Errada, porque a proteção ao patrimônio histórico, artístico e cultural é matéria de competência concorrente e não pode ser tratada como atuação estadual irrestrita, sem observar os limites constitucionais e a disciplina geral da União.
- B)Direito penal em crimes contra o patrimônio público do Estado.
Errada, porque direito penal é competência privativa da União, nos termos do art. 22, I, da Constituição, e o Estado não pode criar crimes contra o patrimônio público estadual.
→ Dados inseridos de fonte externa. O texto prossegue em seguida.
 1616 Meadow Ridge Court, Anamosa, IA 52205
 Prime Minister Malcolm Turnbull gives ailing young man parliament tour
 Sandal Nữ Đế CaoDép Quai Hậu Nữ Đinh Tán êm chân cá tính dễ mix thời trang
- C)Lei específica em matéria de competência concorrente com a União, na qual a união tenha legislado Lei Geral.
Certa, porque na competência concorrente o Estado pode editar lei específica e suplementar quando a União já tiver legislado norma geral, conforme o art. 24 da Constituição.
- D)Normas gerais e específicas em matérias nas quais concorra com a União, ainda que a União tenha legislado as normas gerais.
Errada, porque os Estados não podem editar normas gerais e específicas livremente em matéria concorrente quando a União já disciplinou a norma geral; a atuação estadual é suplementar, não substitutiva.
Gabarito: C
As competências legislativas dos Estados não são livres, como se o Estado pudesse legislar sobre tudo no seu território. Na Constituição, a regra é simples: o Estado legisla quando a matéria é de sua competência própria, quando há competência residual, ou quando a Constituição autoriza a atuação em competência concorrente. Aqui entra o art. 24 da CF, que trata da competência concorrente entre União, Estados e Distrito Federal. Na competência concorrente, a União edita normas gerais e os Estados complementam a disciplina com normas específicas, adequando a regra à realidade local. É exatamente isso que o item C descreve: se a União já fez a Lei Geral, o Estado pode editar lei específica para completar a matéria, sem contrariar a norma geral federal. Esse é o desenho clássico do art. 24, especialmente os §§ 1º, 2º e 3º. O detalhe importante é que o Estado não vira um “minio legislador geral” da matéria. Ele atua de forma suplementar. Se a União não tiver editado norma geral, o Estado pode exercer competência legislativa plena; depois, se surgir a lei federal geral, ela suspende o que for contrário na lei estadual, conforme o art. 24, § 4º. Por isso o gabarito é a letra C. Ela é a única alternativa que traduz corretamente a lógica da competência concorrente: União com norma geral e Estado com norma específica/suplementar. As demais tentam ampliar demais a atuação estadual ou misturam matéria estadual com área reservada à União.